The Hammond organ is a hardy instrument, having weathered waxing and waning popularity since pioneers like Fats Waller and Bill Doggett brought it prominence as a viable jazz voice. Still, the number of players who opt to apply it to adventurous settings remains relatively few compared to the legion content to toe the line of convention. Saxophonist Dan Pratt and organist Jared Gold choose the less traveled path on this second disc by Pratt’s working quartet. Gold is an important part of a recent release by guitarist Jeff Stryker also reviewed in these virtual pages. The difference in his playing in that context compared to here is instructive as to just how well Pratt is able to press the best from his partners by giving them plenty to work with.
Pratt’s writing for the band is its principal asset. Each of the nine originals brims with ideas and novel avenues for execution. “Houdini” and “Minor Procedure” work of tightly wound heads and bright, bustling rhythmic structures. Gold builds throbbing bass lines and whirring fills that make the most of his instrument’s variable tone settings. “Wanderlust” opens with syrup-thick sustain and weirdly warbling effects that instantly place the tune apart. On “Star Crossed Lovers” and the closing “After” Gold traffics in luminous, church-appropriate swells that resist tipping over into treacle. The Brothers Ferber, Alan on trombone and Mark on drums, complete the band and are equally essential to the constantly shifting sound that reflects the players in nearly all manner of component groupings. Alan works like the cooling balm preceding the burning heat of Pratt’s improvisation on “Dopplegänger”, his rounded lines transmitting with an almost tactile smoothness.

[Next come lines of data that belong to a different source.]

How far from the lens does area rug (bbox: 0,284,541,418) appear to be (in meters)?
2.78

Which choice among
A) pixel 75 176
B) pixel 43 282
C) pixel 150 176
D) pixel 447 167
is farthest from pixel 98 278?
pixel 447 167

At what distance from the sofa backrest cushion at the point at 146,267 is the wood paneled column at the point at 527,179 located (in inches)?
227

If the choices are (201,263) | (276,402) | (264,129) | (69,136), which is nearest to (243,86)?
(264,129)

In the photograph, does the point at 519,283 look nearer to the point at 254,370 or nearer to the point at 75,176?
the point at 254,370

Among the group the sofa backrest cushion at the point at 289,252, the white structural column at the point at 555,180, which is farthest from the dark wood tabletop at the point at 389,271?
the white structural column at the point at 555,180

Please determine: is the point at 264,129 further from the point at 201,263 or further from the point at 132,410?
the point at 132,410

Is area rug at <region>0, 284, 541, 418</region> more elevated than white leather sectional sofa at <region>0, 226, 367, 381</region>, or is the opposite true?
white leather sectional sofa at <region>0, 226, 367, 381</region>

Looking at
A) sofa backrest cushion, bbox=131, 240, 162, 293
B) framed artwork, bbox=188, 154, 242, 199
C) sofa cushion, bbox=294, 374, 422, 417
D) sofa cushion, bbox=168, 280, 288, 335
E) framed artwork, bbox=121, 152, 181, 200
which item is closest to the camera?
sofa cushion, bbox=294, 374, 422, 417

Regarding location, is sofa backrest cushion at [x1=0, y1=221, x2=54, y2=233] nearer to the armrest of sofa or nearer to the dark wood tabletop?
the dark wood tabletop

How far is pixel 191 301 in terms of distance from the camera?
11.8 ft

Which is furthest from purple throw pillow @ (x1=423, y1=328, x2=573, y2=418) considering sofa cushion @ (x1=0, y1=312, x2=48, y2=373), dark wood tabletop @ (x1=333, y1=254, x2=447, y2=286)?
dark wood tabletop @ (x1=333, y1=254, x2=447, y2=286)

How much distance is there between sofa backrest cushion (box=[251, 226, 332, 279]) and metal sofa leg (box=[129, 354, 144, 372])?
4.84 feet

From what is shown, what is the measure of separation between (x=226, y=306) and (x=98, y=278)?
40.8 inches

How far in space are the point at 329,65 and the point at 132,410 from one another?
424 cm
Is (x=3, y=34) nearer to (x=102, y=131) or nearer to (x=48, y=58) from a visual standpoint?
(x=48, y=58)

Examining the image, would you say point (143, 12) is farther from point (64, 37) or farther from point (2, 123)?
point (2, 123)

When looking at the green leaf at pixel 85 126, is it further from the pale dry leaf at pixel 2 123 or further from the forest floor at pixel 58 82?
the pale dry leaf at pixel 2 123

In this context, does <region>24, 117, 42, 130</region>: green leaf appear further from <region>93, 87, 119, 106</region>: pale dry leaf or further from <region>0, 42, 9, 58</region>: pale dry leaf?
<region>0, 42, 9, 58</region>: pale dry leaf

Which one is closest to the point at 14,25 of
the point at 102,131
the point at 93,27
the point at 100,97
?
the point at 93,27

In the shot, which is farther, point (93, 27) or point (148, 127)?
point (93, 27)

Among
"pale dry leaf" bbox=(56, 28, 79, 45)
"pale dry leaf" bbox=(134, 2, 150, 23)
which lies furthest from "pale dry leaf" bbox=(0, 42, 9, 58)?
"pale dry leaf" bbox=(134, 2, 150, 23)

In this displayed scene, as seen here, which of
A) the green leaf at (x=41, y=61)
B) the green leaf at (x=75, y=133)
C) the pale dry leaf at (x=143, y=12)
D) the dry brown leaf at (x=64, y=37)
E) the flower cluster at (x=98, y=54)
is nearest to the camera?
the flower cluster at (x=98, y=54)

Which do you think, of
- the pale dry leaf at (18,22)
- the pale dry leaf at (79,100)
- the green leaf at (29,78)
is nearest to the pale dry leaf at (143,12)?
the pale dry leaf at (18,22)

Other pieces in the program cover different bases from the rock-inflected patterns of the title piece that works off another monster snaking bass line from Gold and a string of dynamic drum breaks to the vaguely Latin groove of “Stoic”, which again features the unflappable ingenuity of the drummer’s textured stick play. Trading in humor and tradition, “Uncle Underpants” gains momentum as a spiraling Pratt-penned head irons out into a stomping funk vamp. Ferber’s malleable backbeats soon reach street band fervency and he virtually steals the track with a galloping extended break. Pratt and his colleagues have been gigging quite regularly and the multiple merits of this release are certain to extend that employment streak. It’s a set custom-designed for skeptics who consider organ dates strictly old hat.